Come on... it's your friends, your classmates. That's Arthur, right there! They're calling to you, can't you hear them?

So I've just gotta import a corpse for you to swim in the pool with it?

If there are bodies in the water, I take them out of the water. Then I let the bodies hit the floor, let the bodies hit the floor, let the bodies hit the....

FLOOOOOOOOOOOOOOOOR!

By the same logic we all have a ‘land to corpse’ ratio as well.

People are happy to occupy the same land as corpses provided it doesn’t exceed that threshold.

Corpse:water sounds like it would be a calorie free carbonated vodka drink that my sister "likes".

Not that far from Liquid Death

i love LD. I dont care if I'm a victim of branding. it's made me drink more water and use less plastic doing so.

But more aluminium, which is recyclable but energy intensive.
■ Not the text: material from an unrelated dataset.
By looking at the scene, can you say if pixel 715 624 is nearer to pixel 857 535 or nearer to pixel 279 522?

Also fun fact, decaying aluminium cans act as a toxin for trees. I'm sorry, don't mean to be a downer.

Also.. and here's the fun part.. aluminum cans are lined with plastic.

Plant more cannabis and it will remove the aluminum toxins from the soil thus protecting the trees.
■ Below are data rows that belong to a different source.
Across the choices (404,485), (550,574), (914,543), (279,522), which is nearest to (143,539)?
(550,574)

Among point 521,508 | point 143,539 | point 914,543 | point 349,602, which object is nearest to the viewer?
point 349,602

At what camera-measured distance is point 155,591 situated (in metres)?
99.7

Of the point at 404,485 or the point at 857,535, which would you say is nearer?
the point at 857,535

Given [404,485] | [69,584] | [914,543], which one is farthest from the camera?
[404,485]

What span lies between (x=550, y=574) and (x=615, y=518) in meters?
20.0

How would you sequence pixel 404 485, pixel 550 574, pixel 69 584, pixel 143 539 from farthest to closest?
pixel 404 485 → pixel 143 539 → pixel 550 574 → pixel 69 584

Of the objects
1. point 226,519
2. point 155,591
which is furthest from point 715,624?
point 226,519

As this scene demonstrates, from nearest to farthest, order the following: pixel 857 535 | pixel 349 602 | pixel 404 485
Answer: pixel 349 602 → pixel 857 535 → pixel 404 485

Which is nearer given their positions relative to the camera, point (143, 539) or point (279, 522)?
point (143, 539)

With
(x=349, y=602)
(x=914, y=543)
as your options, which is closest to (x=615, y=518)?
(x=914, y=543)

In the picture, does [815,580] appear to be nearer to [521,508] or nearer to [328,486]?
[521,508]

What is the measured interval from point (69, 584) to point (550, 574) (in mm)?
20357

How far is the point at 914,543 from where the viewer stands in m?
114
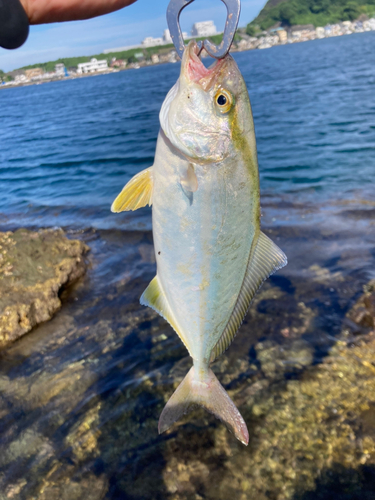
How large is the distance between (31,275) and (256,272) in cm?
415

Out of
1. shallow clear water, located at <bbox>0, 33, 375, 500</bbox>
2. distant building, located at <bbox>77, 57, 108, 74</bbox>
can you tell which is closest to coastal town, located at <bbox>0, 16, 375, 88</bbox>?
distant building, located at <bbox>77, 57, 108, 74</bbox>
I don't drink liquid death because it's environmentally friendly I just fucking hate trees no reason

I think they should account distance between the corpse. I seen people swimming while a km away a factory dumping their waste directly into the sea.

Yeah that's all fun and games, but nobody is asking whether the corpse has a living human:water ratio they are comfortable with

One is a personal friend of mine, and he said, "If you don't like it? You can get out!!" He's American and also does not exist for legal reasons.

I think lokipagan has confounded the ability to see a corpse with whether you can see a corpse at the moment. In an L shaped pool I can see the corpse going in or out of the pool or if I near the bend. I would need a pool big enough that I don't have the physical ability to see it or discern corpse from flotsam.

Unless it's a toddler up the deep end. We need to correct for "floating" or "sunk".

We don't know, because theberserkingblacksmith didn't tell us if they were ok with this. You could also put the corpse in a water tank next to the pool with a shared water flow, but that's a different experiment. Or else sprinkle the corpse into the pool in tiny bits (i.e. micro corpses) invisible to the eye.

Plus, what if you were led to a leg of an L-shaped pool where, before you were in the building, a researcher might have put a corpse on the other leg of the L, in a way that you cannot see from your vantage point, you might decide to swim, or not swim, in said pool?

A special situation in which, until observed, there both is and isn't a corpse in the pool. Interesting.

Instructions unclear, drank corpse water.

Some people even move through other fluids like air, even though there are many more corpses in it

Here's the best question how many corpses does it take before people want to leave the planet Side note: this feels like a shower thought from a hitch hikers guide to the galaxy character

Interesting thought.... also, this shouldn't stop at oceans, we also swim in lakes and rivers that most likely have bodies in them as well.

I'm more worried about sharks than bodies. A body can't turn me into another body, at least not as quickly as a shark can.

You haven't been watching enough horror movies.